According to the State Bank of Pakistan, the central bank of the country, Pakistan is on the brink of economic collapse and poised to go the Sri Lanka way. With the pressure of debt servicing, the situation is unlikely to change.
The only hope for Pakistan to avoid bankruptcy is to secure a deal with the IMF for a USD 6 billion assistance package. It is reported that the IMF wants to ban Pakistan from borrowing more from China for the projects under China Pakistan Economic Corridor before extending the assistance, reported European Times.
On the other hand, the rising anti-China feelings on Pakistani nationals are another concern for China for its strategy of land-grabbing and providing employment to its own people at the cost of the local population.
China has also threatened Pakistan to shut down their power plants unless payments are made upfront, alleging payments have not been made for already used power.
Moreover, many African countries have voiced their concerns over the unsustainable BRI loans. Zambia has already cancelled its foreign loans which mainly constitute Chinese ones to stop aggravating its debt distress. This means 14 projects under the BRI are withdrawn.
Earlier, this month Zambia received a USD 1.3 billion financial loans from IMF, with a grace period of five and a half years and a final maturity of ten years.
Zambia has specifically stated that it will completely cancel 12 planned projects, half of which were expected to be funded by China EXIM Bank, along with one by ICBC for a university and another by Jiangxi Corporation for a dual highway from the capital.

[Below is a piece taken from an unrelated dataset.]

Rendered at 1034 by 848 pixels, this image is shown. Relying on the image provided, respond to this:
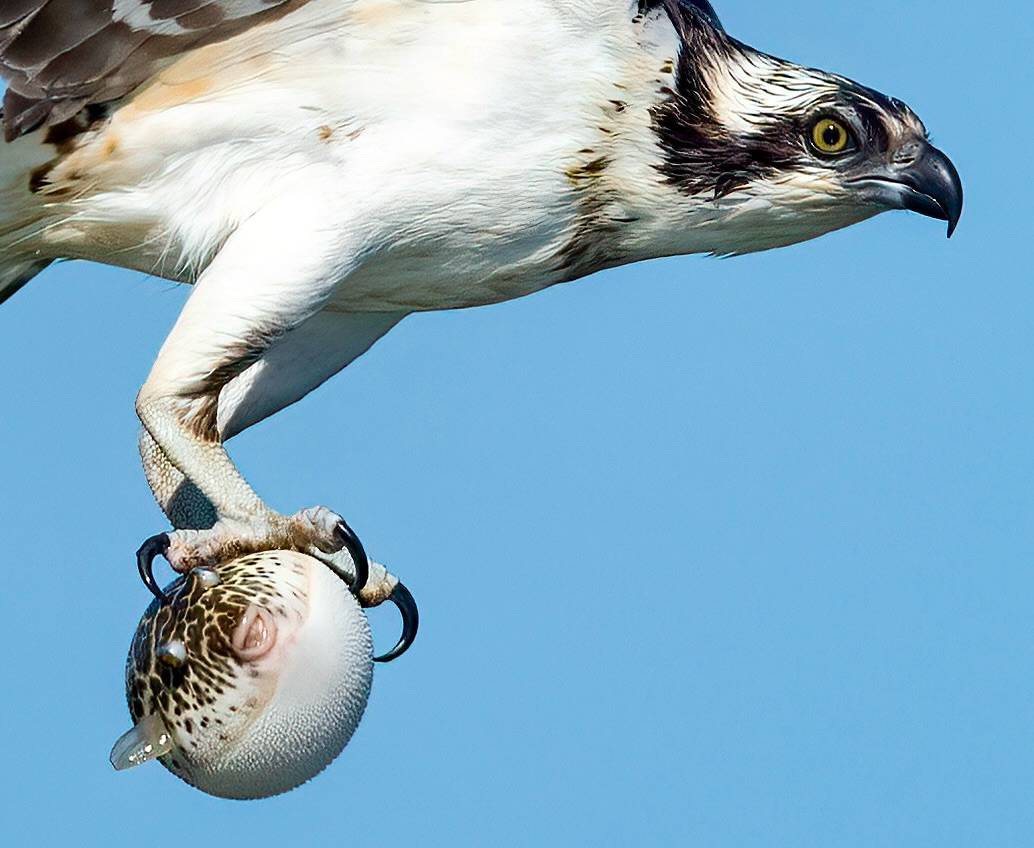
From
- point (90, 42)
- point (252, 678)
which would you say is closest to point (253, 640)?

Additionally, the government cancelled 20 of the unpaid loan sums, some of which were for brand-new projects and others for ongoing ones. Such cancellations are not unusual for Zambia, but almost 30 per cent of Zambia’s debt comes from Chinese partners compared to non-Chinese private creditors.
According to an Observer Research Foundation study, Chinese loans account for over one-fourth of the total external loans of African countries with high debt distress. The total loan of China to countries in the African continent is estimated to exceed USD 140 billion. Among the major recipient countries of Chinese loans are Angola, Ethiopia, Kenya, the Republic of Congo, Zambia and Cameroon.
China’s debt trap policy BRI is often criticised which China is alleged to be used to take control of vital installations in other countries and expand its military presence, the European Times reported.
Meanwhile, According to a Wall Street Journal report, “After nearly a decade of pressing Chinese banks to be generous with loans, Chinese policymakers are discussing a more conservative program, dubbed Belt and Road 2.0 in internal discussions, that would more rigorously evaluate new projects for financing, the people involved said.
“They have also become open to accepting some losses on loans and renegotiating debt, something they had been previously unwilling to do,” the report added.
“As China is increasingly isolated from the international community, the ‘Belt and Road’ has become increasingly important to Xi Jinping’s strategy. Beijing hopes that the 2.0 version of the ‘Belt and Road’ will become more sustainable”, the report concluded.